Aquilo que nasce torto ainda se endireita

Ninguém teria adivinhado, no primeiro dia de 2022, que António Costa ganharia uma maioria absoluta nas legislativas antecipadas, que a Rússia invadiria a Ucrânia até aos arredores de Kiev, que a União Europeia responderia em bloco e em força, que a Zona Euro sobreviveria à inflação e à crise energética, que a China reabriria radicalmente a sua economia no pós-pandemia e que a Goldman Sachs, imagine-se, declararia que a recessão não se abateria sobre nós, acabadinhos de sair da covid, do défice excessivo, dos fogos, da troika e demais tragédias nacionais.

Também ninguém imaginava que, entre uma coisa e outra, o governo do Partido Socialista implodiria sucessivamente, sobrevivendo apenas pela proximidade temporal à sua reeleição, pela incerteza da conjuntura internacional, pelo desnorte de uma direita que não passa de oposição a alternativa, pela subsistência de um Presidente-salva-vidas e pela persistência de um povo que só queria que não o chateassem e lhe dessem os serviços públicos que o seu esforço fiscal já paga.

Se recuarmos ao dia número 1, que celebra hoje o seu primeiro aniversário, facilmente nos lembramos de como tudo começou muito mal antes de sequer ter início. As primeiras crises políticas da maioria absoluta antecederam a sua tomada de posse. Uma delas deu-se no próprio ato eleitoral, quando 157 mil votos dos nossos emigrantes foram parar ao lixo por trapalhada entre os partidos e a secretaria do ministério da Administração Interna. Volvido um ano, diga-se, nenhuma alma se deu ao trabalho de retificar a lei que obrigou a repetir a votação das comunidades, atrasando em mais de um mês - o mês da invasão russa, por sinal - a inauguração do XXIII Governo Constitucional. Antes disso, refugiados ucranianos foram inusitadamente acolhidos por intérpretes putinistas, suspeitos de espionagem, mas simultaneamente financiados pela boa-vontade das autarquias portuguesas.

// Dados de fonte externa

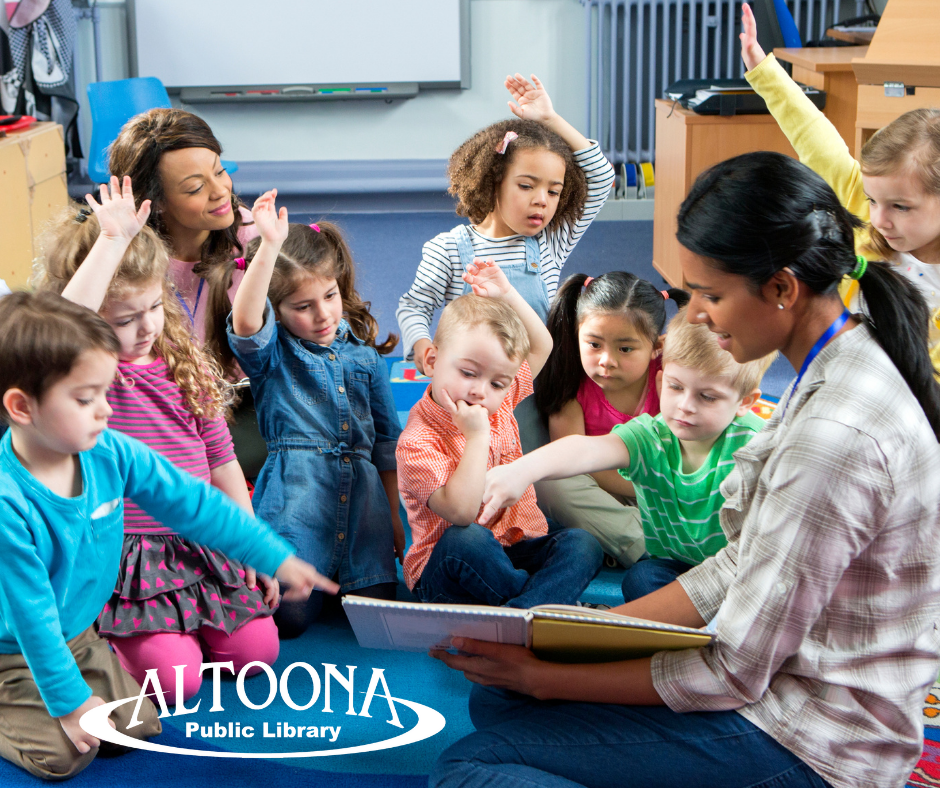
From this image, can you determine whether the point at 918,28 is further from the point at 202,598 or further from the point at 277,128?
the point at 277,128

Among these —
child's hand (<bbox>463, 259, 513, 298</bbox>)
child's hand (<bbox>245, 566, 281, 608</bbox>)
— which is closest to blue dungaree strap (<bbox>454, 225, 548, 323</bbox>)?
child's hand (<bbox>463, 259, 513, 298</bbox>)

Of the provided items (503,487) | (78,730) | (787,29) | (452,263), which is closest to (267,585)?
(78,730)

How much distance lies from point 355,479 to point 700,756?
924 mm

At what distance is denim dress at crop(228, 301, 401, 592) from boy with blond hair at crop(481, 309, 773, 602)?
0.45 m

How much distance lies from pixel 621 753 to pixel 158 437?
0.90m

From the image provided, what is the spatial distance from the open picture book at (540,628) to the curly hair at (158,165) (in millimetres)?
925

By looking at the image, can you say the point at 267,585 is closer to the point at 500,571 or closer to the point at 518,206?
the point at 500,571

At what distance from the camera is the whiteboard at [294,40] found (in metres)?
5.08

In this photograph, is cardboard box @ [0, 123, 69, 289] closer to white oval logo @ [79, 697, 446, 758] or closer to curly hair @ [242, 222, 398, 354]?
curly hair @ [242, 222, 398, 354]

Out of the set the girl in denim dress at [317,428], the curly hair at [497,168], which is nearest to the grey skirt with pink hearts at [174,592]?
the girl in denim dress at [317,428]

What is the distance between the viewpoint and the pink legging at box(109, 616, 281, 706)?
1.43 meters

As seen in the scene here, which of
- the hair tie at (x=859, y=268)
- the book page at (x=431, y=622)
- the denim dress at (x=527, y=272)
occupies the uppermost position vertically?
the hair tie at (x=859, y=268)

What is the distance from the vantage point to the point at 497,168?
6.98 feet

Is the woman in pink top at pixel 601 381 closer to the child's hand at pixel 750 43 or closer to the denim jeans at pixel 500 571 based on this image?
the denim jeans at pixel 500 571
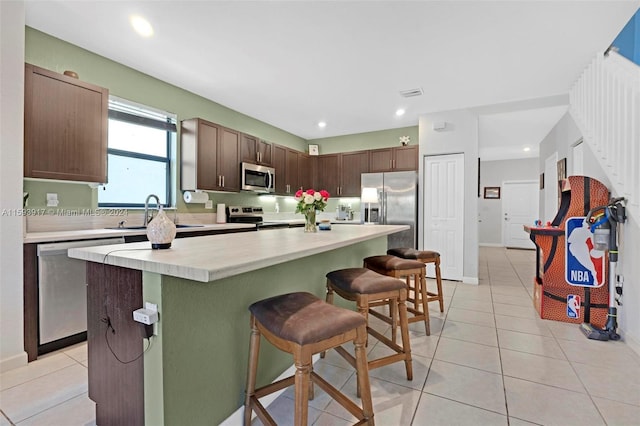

Quando António Costa foi finalmente indigitado primeiro-ministro pela terceira vez, já a sua maioria estava manchada com logísticas eleitorais, incidentes diplomáticos e filas intermináveis no aeroporto de Lisboa. É recordar os ciclos noticiosos dessa primavera. Quando o novo executivo finalmente tomou posse, no final de março, entrou-se nos carris, mas do disparate. Não haveria estado de graça, coisa que a vitória de 2019 tão-pouco recebera, nem estancar da desgraça.

Não tinha chegado o verão e as Urgências de Obstetrícia colapsavam com os feriados de junho. Marta Temido, então ministra da Saúde, rumava ao Parlamento para reconhecer - aleluia! - "problemas estruturais no SNS". Duraria mais 74 dias no cargo. Entre eles, Pedro Nuno Santos decidiu, decretou e despachou a localização de um novo aeroporto sem dar nota disso ao primeiro-ministro, que entretanto decidiu, decretou e despachou o mesmo Pedro Nuno para fora do governo por outra polémica igualmente incompreensível. A ministra da Coesão, soube-se, é casada com um homem que recebeu fundos europeus e os investiu com um sócio condenado por corrupção. Manuel Pizarro é tudo aquilo que já sabíamos que era, não tendo isso causado problemas de maior. Miguel Alves era tudo aquilo que já se sabia ser, tendo isso causado o maior dos problemas. Veio Alexandra Reis, saiu Alexandra Reis, e com ela meio milhão de euros dos contribuintes. Errou Fernando Medina, ficou Fernando Medina, e com ele um governo à beira da dissolução. Não vale a pena comentar a Agricultura porque, simplesmente, não existe. A Defesa idem, sendo atualmente um caso de polícia. Já o ministro da Educação, mais recentemente, acusou a greve dos professores de impedir operações em hospitais. De certeza que me esqueci de um deles, mas o leitor, perdoando-os a eles, perdoar-me-á a mim.

"Estabilidade sem inércia", prometeu António Costa, nos primórdios desta saga, há um ano. Instabilidade inerte é o que entregou aos portugueses, passado esse ano. E as sondagens não o ignoram. No aniversário da maioria absoluta, o eleitorado que disse "sim" ao PS começa a sair de casa, procurando paixões mais coloridas no Chega e no Bloco de Esquerda. Será uma separação sem divórcio? É cedo para dizer. Que o matrimónio não tem sido feliz, é uma evidência. Que 2023 será o ano dos apoios extraordinários, tornar-se-á evidente em breve.

Nesta tão disfuncional relação, a chave para a reconciliação estará no dinheiro, isto é, nas Finanças.

A política, afinal, sempre foi um casamento de conveniências.